Neste texto, e em outros parágrafos do documento (nn. 83-87, 470-475), há uma antecipação dos ensinamentos do Papa Francisco contidos em sua encíclica sócio-ambiental Laudato si e dos temas tratados na Assembleia especial do Sínodo dos Bispos para a região amazônica sobre o tema “Amazônia: Novos caminhos para a Igreja e para uma ecologia integral”. No cuidado da casa comum vemos que Bergoglio cooperou com Aparecida e que Aparecida coopera com Francisco.
No precioso parágrafo acima mencionado, gostaria de chamar a atenção apenas para a frase “Sora nostra madre terra”. Estava já presente no projeto do segundo esboço desse documento. Uma dos mais de 2.400 modos ou propostas de modificação que chegaram à Comissão pediam que a frase fosse eliminada, porque, dizia, continha uma ideologia indígena ecologista, hostil à Igreja Católica, que idolatrava a mãe terra na figura da Pachamama. A comissão rejeitou o modus apresentado por um prelado latino-americano e decidiu colocar em nota a fonte da frase entre aspas. Portanto, a nota de rodapé 58 do documento diz: “Francisco de Assis, Cântico do Irmão Sol, versículo 20″.
Lembro-me deste episódio pouco conhecido, que aconteceu há doze anos, porque na fase de preparação do sínodo sobre a Amazônia, foram ditas e lidas afirmações semelhantes às do modus citado pelos prelados que questionavam os parágrafos do Instrumentum laboris sobre a mãe terra (nn. 17 e 84). Então me perguntei se esses detratores, devido a uma inexplicável falta de cultura cristã, ignoraram o Cântico ou o iludiam em sua dialética ofensiva. Durante o sínodo, no qual participei como perito, pensei muito sobre o conteúdo dessa expressão franciscana. O documento final não menciona o Cântico e se refere a São Francisco somente no número 17 como “exemplo de conversão integral vivida com alegria e alegria cristã”, sem mencionar que foi nomeado patrono da assembléia. Em vez disso, ele faz duas referências à mãe terra na busca de uma ecologia integral (nn. 25 e 101).

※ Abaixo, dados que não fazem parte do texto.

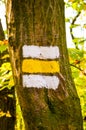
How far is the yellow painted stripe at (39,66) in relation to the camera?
6.28 ft

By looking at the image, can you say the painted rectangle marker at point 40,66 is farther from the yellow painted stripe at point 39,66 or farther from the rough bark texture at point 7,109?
the rough bark texture at point 7,109

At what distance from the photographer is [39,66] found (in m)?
1.92

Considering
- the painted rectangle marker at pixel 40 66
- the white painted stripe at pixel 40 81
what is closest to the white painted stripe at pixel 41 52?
the painted rectangle marker at pixel 40 66

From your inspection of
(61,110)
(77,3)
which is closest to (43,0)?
(61,110)

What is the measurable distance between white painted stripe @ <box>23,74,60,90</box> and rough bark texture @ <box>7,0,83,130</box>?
0.09 ft

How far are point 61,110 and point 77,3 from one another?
6.94 ft

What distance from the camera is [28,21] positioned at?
1859 millimetres

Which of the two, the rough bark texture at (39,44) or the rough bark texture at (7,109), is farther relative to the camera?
the rough bark texture at (7,109)

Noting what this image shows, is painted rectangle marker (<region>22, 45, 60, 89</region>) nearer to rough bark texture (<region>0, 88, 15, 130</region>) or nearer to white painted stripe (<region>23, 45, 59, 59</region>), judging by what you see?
white painted stripe (<region>23, 45, 59, 59</region>)

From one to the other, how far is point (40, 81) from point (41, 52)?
0.18 meters

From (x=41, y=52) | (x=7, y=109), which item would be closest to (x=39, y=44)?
(x=41, y=52)

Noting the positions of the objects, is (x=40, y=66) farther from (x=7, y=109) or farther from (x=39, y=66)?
(x=7, y=109)

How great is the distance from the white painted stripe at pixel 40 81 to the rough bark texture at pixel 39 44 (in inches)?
1.0

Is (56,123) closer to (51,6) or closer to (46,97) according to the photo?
(46,97)
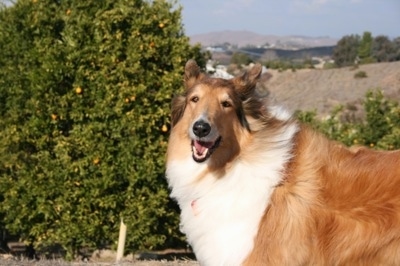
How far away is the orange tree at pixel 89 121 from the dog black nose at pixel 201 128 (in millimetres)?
4458

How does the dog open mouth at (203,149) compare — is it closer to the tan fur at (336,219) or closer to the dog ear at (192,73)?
the tan fur at (336,219)

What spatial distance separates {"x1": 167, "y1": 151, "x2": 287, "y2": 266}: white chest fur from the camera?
5188 mm

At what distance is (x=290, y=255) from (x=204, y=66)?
6.08 metres

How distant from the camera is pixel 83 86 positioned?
9.81 m

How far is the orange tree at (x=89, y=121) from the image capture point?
32.0 ft

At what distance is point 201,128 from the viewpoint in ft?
17.2

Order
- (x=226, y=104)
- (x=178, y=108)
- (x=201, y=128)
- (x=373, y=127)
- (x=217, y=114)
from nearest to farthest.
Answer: (x=201, y=128), (x=217, y=114), (x=226, y=104), (x=178, y=108), (x=373, y=127)

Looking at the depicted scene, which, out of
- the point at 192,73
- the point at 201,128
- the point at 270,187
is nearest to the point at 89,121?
the point at 192,73

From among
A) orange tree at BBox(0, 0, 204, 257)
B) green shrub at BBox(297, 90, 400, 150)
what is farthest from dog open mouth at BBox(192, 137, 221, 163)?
green shrub at BBox(297, 90, 400, 150)

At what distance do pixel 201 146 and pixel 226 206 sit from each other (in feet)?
1.73

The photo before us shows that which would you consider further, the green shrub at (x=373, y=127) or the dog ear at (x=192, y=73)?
the green shrub at (x=373, y=127)

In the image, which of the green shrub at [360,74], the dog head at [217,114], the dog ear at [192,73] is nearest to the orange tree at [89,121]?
the dog ear at [192,73]

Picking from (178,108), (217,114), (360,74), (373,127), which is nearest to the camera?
(217,114)

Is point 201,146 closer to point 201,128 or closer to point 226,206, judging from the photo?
point 201,128
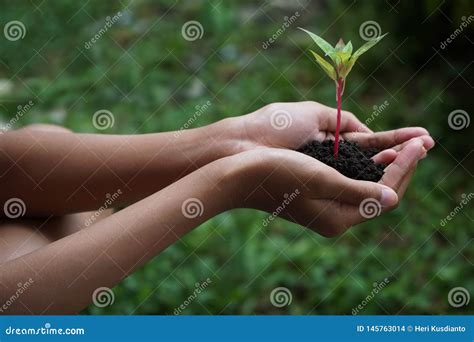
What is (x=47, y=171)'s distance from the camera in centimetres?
215

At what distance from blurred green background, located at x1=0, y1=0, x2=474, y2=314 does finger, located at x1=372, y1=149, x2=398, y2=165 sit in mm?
1045

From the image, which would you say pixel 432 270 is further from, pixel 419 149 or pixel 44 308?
pixel 44 308

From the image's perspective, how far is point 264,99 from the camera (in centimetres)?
382

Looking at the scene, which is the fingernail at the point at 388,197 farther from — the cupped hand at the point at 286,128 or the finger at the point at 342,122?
the finger at the point at 342,122

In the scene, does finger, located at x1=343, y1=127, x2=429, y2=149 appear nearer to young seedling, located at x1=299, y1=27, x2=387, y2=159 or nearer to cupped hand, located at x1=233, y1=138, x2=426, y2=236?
cupped hand, located at x1=233, y1=138, x2=426, y2=236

Desejo recordar aqui a bonita estrofe, porque ilustra a sabedoria cristã no que diz respeito à terra.
“Louvado sejas, meu Senhor, pela nossa mãe Terra,
que nos apoia e governa,
e produz diversos frutos com coloridas flores e ervas.”
A oitava estrofe do Cântico é mencionada pelo Papa Francisco no início da Laudato si porque liga familiarmente o ser humano à terra. A nossa casa comum é como uma irmã, com quem partilhamos a nossa existência, e como uma bela mãe que nos acolhe nos seus braços. Na poesia do Pobrezinho ouvimos o eco do canto dos três jovens mártires que louvavam a Deus pelas suas maravilhas, narrado em um fragmento do livro de Daniel, conservado em traduções gregas (cf. Dn 3, 53-90). Este hino de bênção é fonte de inspiração para o cântico de São Francisco. Em dois versículos desse texto bíblico lemos: “Abençoa a terra, o Senhor, louvai-o e exaltai-o ao longo dos séculos” (v. 74). A terra participa no coro de todas as criaturas que, através da voz humana, louvam o Criador. Ela contém todos os seus frutos: “Abençoai, todas as criaturas que germinam na terra, o Senhor” (v. 76).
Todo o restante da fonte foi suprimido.